Le même Libraire vend un Livre intitulé, L’Histoire Critique des Personnes les plus remarquables de tous les Siecles. Il n’a donné d’abord qu’un volume de cet Ouvrage. Il a esté si bien reçû du Public, que pour satisfaire l’impatience qu’il témoignoit d’en avoir la suite, l’impression du second volume a suivy de prés celle du premier. Ce premier comprend l’Histoire critique des Personnes de l’un & de l’autre Sexe, les plus remarquables qui ont vécu dans le premier âge du Monde. Le second volume comprend la même chose à l’égard des personnes de l’un & de l’autre Sexe, les plus remarquables, qui ont vécu dans le second âge. Ces deux volumes seront bien-tost suivis d’un troisiéme, & ainsi successivement des autres.
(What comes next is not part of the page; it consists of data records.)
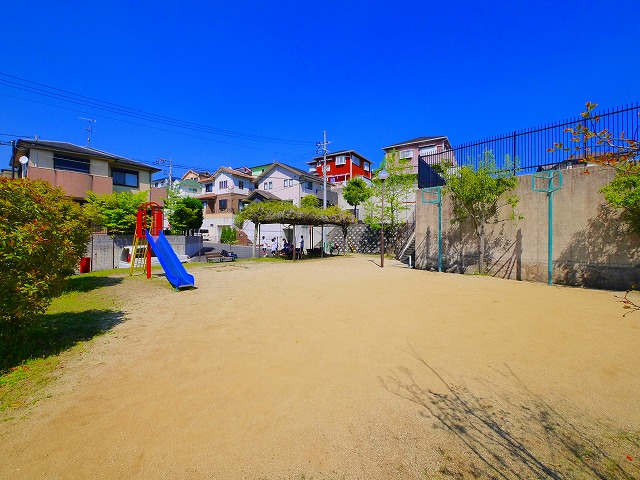 公園　壱分第3公園（公園）まで224m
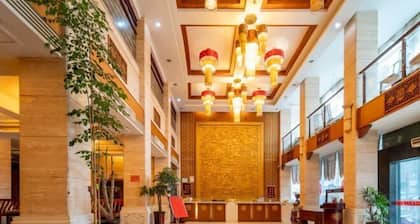 Y. H. Continental Grand Hotel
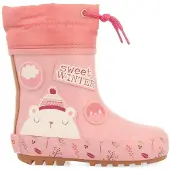 Gioseppo Bottes De Pluie Emod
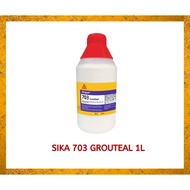 Sika® Sikagard - 703 GroutSeal (1 litre)- waterproof SIKA / WATERPROOFING / KALIS AIR / 防水 [SJ MALL]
Cet ouvrage est de Mr l’Abbé Bordelon. Jamais homme n’a fait voir tant d’érudition qu’on en trouve dans tous les écrits de cet Abbé. Je vous en dirois davantage, si je n’estois pressé de fermer ma Lettre, & si je ne me trouvois obligé de remettre au mois prochain plusieurs articles considerables, du nombre desquels sont les Benefices & la Charge d’Aumônier du Roy, donnée par Sa Majesté, la mort de la Reina de Portugal, la naissance du Prince de Lorraine, l’élection des nouveaux Echevins, & plusieurs articles considerables qui regardent l’Academie Françoise, celle des Sciences, & celle de Peinture & de Sculpture, ainsi que plusieurs ouvrages, & quelques articles de Mariages & de Morts. Je suis, Madame, vostre, &c.